Les travailleuses de sexe en province de l’Est, district Kirehe, ont changé de comportement envers le VIH-Sida. Elles se sont regroupées dans la coopérative ”Twiyubake,” pour conjuguer leurs efforts et accompagner certaines d’entre elles dont l’état sérologique est positif.
Les cas dépistés positifs dans cette coopérative ”Twiyubake” sont attentionnés par les membres. ”Quand parmi nous, nous trouvons une personne séropositive, immédiatement nous l’envoyons au centre de santé pour un suivi médical. Nous l’accompagnons jusqu’à ce qu’elle trouve un médecin,” déclare Niyomubyeyi Anne, représentant les travailleuses de sexe dans le district de Kirehe.
Les nouveaux cas dans cette coopérative sont surtout ceux des jeunes filles. Certaines d’entre elles, quand elles apprennent leur état sérologique, manifestent un sentiment d’être rejetées de la société, mais elles sont assistées par la coopérative.
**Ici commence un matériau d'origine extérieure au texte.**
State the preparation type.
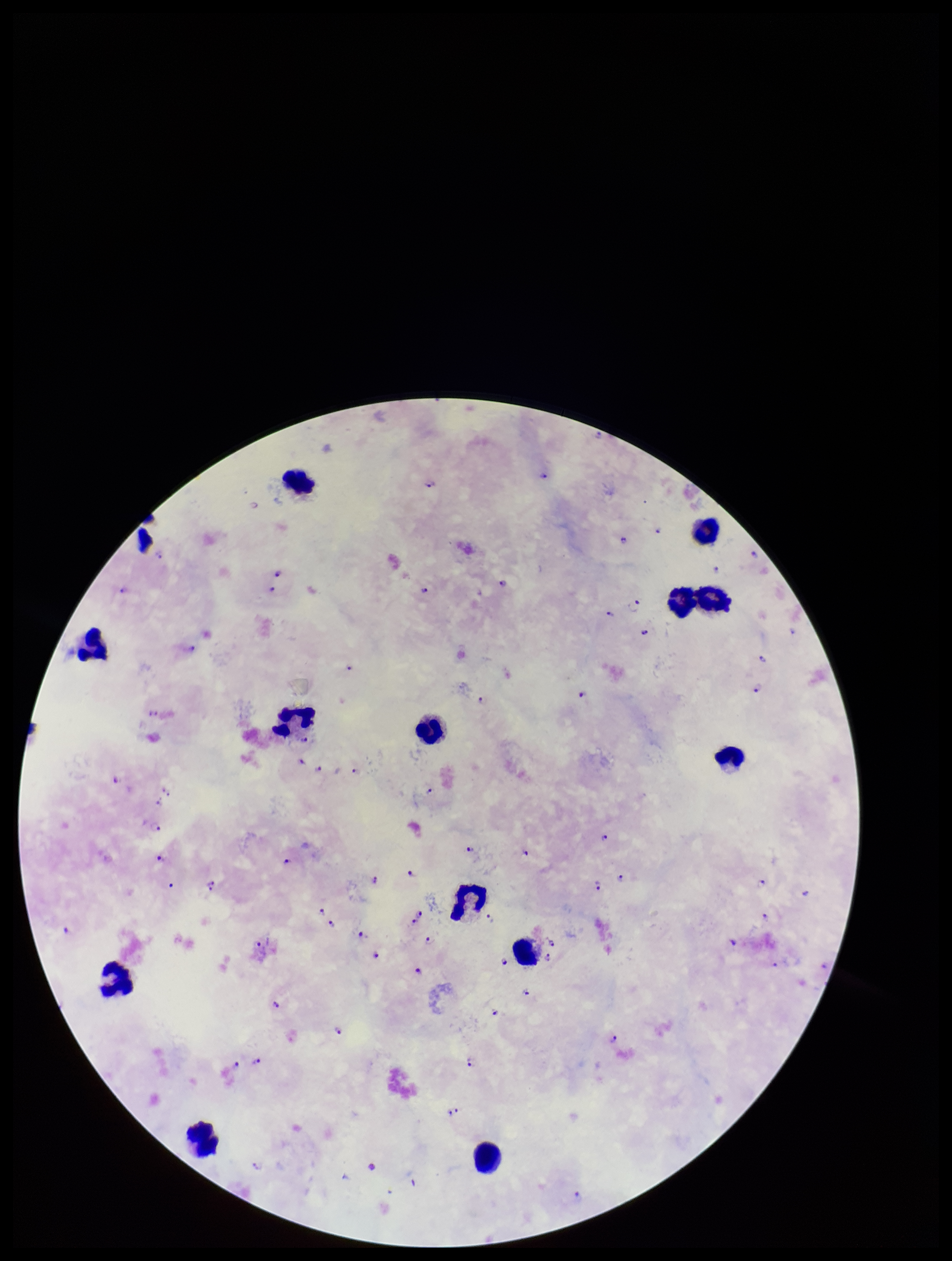
It is a thick blood smear.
Celle-ci les aide à s’intégrer dans les programmes de développement avec les autres membres. Cela joue un rôle important dans le respect de la posologie des antirétroviraux (ARV).
”Nous nous sommes regroupées dans de petits groupes d’épargne pour développer nos familles. La vice-maire des affaires sociales suit de près nos activités pour nous assister en cas de besoin. Nous avons ouvert un compte bancaire, celles qui veulent du crédit pour ouvrir un petit commerce au marché c’est facile d’en bénéficier,” réitère Niyomubyeyi.
Volonté de changer de comportement
La vice-maire des affaires sociales dans le district de Kirehe, Janvière Mukandayisenga, dans un entretien avec les médias, déclare que les associations et les coopératives des travailleuses de sexe existent dans Kirehe.
” Elles sont bien organisées et veulent toujours changer de comportement pour jouer un rôle important dans la lutte contre le VIH-Sida, ” dit-elle.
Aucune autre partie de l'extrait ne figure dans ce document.